TEXTE SOURCE:
Un colloque sur les discriminations capillaires a eu lieu à l'Assemblée nationale à l'initiative du député LIOT Olivier Serva


Pas un poil sur le caillou, et rien dans la caboche
De gauche à droite, le député de la Guadeloupe Olivier Serva, la militante intersectionnelle Rokhaya Diallo et la scientifique Juliette Smeralda. Images : SIPA / DR.

Le député chauve Olivier Serva propose une loi pour lutter contre la discrimination capillaire qui oublie… les chauves!


Je dois à la vérité de dire que cet article n’aurait pas vu le jour sans la douce insistance d’une lectrice et commentatrice assidue de notre magazine préféré répondant au charmant nom de Félicité. Je tiens à remercier cette dernière d’avoir en effet, à plusieurs reprises, attiré mon attention sur différents projets concoctés dans les plus hautes sphères politiques et touchant un sujet qui me tient particulièrement à cœur, à savoir… la discrimination capillaire. Dans un commentaire récent, Félicité m’a personnellement invité à cliquer sur un lien dont l’intitulé ne laissait rien transparaître du sujet. Mais, me remémorant les précédents messages d’alerte de notre lectrice et pressentant une urgence dans la sécheresse impérative de son ultime sollicitation, je n’ai guère hésité à cliquer sur le lien en question. J’ai découvert alors un article paru dans la très sérieuse revue de l’Institut de Recherches Économiques et Fiscales (IREF) concernant un projet de loi « visant à reconnaître et à sanctionner la discrimination capillaire ».

« Évolution législative »

ENREGISTREMENTS DE DONNÉES:
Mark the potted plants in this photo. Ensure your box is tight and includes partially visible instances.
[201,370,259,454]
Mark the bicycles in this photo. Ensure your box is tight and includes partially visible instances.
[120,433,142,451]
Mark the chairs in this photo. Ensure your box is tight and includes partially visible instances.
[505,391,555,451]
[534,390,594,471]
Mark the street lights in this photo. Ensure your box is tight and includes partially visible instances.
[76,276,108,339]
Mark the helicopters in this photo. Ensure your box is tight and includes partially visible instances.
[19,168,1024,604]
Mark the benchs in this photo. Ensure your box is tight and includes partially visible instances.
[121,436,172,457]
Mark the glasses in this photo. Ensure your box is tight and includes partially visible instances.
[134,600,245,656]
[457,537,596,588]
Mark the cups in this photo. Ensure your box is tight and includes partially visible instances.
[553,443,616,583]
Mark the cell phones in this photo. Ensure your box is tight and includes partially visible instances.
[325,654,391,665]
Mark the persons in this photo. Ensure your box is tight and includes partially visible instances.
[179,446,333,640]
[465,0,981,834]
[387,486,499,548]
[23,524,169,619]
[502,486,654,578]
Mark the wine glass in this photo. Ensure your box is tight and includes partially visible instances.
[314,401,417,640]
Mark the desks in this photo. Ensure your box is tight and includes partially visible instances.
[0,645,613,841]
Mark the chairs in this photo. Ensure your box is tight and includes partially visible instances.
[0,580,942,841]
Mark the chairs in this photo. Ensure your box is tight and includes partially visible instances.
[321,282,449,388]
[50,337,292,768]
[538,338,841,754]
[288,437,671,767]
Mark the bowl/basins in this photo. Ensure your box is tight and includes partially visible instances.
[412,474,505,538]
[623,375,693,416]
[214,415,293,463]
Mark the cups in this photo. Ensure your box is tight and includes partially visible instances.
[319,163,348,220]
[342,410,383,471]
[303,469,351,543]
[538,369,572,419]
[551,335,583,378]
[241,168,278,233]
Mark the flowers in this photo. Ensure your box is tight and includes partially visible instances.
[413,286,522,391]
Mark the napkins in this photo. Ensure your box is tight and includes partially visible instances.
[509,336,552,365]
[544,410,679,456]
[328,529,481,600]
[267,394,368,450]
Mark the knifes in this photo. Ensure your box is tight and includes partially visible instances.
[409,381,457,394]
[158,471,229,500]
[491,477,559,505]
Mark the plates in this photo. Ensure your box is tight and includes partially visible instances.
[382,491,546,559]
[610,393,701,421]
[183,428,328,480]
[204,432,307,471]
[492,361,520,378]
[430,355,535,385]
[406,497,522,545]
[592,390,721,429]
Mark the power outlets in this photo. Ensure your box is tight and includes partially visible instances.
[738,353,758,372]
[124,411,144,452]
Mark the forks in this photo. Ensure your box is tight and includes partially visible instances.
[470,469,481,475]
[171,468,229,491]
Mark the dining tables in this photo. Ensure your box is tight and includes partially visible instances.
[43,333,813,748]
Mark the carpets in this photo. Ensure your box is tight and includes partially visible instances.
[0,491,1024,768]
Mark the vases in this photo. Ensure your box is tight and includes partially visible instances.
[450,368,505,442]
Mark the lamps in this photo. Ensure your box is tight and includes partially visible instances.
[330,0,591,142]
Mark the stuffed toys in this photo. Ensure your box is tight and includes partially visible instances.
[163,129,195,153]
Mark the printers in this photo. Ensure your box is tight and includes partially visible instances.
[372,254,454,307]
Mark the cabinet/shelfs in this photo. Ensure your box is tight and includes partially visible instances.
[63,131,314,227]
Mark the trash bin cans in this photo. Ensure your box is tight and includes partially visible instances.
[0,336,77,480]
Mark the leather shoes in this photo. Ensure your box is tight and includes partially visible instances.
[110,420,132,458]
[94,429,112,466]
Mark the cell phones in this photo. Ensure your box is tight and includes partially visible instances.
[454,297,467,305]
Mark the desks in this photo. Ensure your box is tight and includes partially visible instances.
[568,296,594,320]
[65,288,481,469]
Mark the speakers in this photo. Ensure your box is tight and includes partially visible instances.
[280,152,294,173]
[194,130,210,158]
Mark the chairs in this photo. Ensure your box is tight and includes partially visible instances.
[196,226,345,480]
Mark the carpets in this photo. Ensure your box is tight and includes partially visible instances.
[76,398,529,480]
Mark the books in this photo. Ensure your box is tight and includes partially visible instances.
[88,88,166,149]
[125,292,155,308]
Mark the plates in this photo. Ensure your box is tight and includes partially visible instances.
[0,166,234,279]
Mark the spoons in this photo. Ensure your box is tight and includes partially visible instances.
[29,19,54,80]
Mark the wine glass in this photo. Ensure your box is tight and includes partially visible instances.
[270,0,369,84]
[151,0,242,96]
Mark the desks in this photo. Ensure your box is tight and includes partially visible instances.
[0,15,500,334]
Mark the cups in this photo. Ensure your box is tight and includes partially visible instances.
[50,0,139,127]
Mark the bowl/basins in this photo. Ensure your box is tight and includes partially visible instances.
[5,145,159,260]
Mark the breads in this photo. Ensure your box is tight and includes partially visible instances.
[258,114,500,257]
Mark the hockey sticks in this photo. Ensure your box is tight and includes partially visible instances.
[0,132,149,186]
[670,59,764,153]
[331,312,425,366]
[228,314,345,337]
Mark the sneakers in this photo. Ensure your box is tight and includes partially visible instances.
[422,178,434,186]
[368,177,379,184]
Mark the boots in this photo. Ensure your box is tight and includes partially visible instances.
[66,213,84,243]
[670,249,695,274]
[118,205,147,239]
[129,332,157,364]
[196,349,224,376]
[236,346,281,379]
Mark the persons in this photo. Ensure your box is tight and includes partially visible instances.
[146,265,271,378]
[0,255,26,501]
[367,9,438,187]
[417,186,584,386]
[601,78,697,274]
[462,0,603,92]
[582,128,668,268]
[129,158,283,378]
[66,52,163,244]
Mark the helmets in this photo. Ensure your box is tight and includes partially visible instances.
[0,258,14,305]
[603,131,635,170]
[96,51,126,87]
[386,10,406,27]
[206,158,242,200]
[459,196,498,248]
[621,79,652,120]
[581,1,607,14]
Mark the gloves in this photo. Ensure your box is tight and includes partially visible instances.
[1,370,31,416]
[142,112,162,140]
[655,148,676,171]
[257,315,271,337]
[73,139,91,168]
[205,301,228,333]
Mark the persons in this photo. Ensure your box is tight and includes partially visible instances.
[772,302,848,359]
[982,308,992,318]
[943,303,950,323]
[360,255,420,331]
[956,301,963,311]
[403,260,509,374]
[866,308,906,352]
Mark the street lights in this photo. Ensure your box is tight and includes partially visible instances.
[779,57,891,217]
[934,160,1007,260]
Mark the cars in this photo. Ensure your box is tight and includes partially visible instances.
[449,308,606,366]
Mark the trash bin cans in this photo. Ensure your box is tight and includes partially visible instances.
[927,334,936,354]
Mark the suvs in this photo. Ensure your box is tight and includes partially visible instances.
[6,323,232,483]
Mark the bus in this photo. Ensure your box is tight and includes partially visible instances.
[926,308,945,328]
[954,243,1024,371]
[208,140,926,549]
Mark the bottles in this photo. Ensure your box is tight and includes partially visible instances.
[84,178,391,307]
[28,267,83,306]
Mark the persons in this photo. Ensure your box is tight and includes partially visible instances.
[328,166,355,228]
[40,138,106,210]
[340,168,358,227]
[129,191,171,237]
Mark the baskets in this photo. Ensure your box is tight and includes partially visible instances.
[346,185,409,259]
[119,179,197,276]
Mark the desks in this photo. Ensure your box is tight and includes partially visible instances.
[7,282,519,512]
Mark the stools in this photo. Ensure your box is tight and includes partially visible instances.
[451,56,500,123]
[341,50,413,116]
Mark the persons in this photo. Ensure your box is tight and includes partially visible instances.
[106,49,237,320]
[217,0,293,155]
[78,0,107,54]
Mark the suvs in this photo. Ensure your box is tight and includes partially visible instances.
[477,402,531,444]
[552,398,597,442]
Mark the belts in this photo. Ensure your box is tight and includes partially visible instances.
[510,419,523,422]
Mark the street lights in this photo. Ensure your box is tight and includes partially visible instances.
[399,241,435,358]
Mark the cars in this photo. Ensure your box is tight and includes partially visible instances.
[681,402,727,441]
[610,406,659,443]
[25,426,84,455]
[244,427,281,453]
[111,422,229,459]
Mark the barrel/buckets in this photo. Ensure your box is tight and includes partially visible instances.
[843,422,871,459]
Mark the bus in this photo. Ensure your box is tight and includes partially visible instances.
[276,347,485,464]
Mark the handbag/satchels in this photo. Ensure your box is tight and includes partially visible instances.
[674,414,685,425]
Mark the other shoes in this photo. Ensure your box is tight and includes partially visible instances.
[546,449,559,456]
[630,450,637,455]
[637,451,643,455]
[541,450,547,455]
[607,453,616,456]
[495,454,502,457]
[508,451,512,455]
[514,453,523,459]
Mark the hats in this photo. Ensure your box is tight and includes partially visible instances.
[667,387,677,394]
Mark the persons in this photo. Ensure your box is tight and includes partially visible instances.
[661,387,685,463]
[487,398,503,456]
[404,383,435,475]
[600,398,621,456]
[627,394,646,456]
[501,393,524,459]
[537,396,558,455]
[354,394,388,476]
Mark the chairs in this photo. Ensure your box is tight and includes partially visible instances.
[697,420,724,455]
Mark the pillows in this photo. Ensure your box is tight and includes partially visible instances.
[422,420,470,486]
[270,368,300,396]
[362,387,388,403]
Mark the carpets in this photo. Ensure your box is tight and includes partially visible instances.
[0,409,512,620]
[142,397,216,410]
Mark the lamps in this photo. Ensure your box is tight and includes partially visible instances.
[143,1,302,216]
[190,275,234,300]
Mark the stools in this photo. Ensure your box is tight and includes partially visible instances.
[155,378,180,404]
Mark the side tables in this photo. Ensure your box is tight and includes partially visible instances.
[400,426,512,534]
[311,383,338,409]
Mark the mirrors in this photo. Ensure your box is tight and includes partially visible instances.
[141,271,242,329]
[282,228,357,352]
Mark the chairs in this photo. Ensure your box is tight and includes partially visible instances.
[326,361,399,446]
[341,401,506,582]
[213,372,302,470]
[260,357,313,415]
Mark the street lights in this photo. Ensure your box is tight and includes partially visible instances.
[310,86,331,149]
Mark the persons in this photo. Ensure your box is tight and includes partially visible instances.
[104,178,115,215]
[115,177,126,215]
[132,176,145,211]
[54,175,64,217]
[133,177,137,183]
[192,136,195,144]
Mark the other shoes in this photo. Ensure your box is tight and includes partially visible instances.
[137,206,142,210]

CONSIGNES:
1 - Reproduisez à l'identique le passage du texte sur la discrimination capillaire qui va de « Un colloque sur » jusqu'à « Images : SIPA / DR. ».
2 - Relevez toutes les personnes désignées par leur nom dans le texte sur la discrimination capillaire.

RÉPONSES ATTENDUES:
1 -
Un colloque sur les discriminations capillaires a eu lieu à l'Assemblée nationale à l'initiative du député LIOT Olivier Serva


Pas un poil sur le caillou, et rien dans la caboche
De gauche à droite, le député de la Guadeloupe Olivier Serva, la militante intersectionnelle Rokhaya Diallo et la scientifique Juliette Smeralda. Images : SIPA / DR.

2 -
- Olivier Serva
- Rokhaya Diallo
- Juliette Smeralda
- Félicité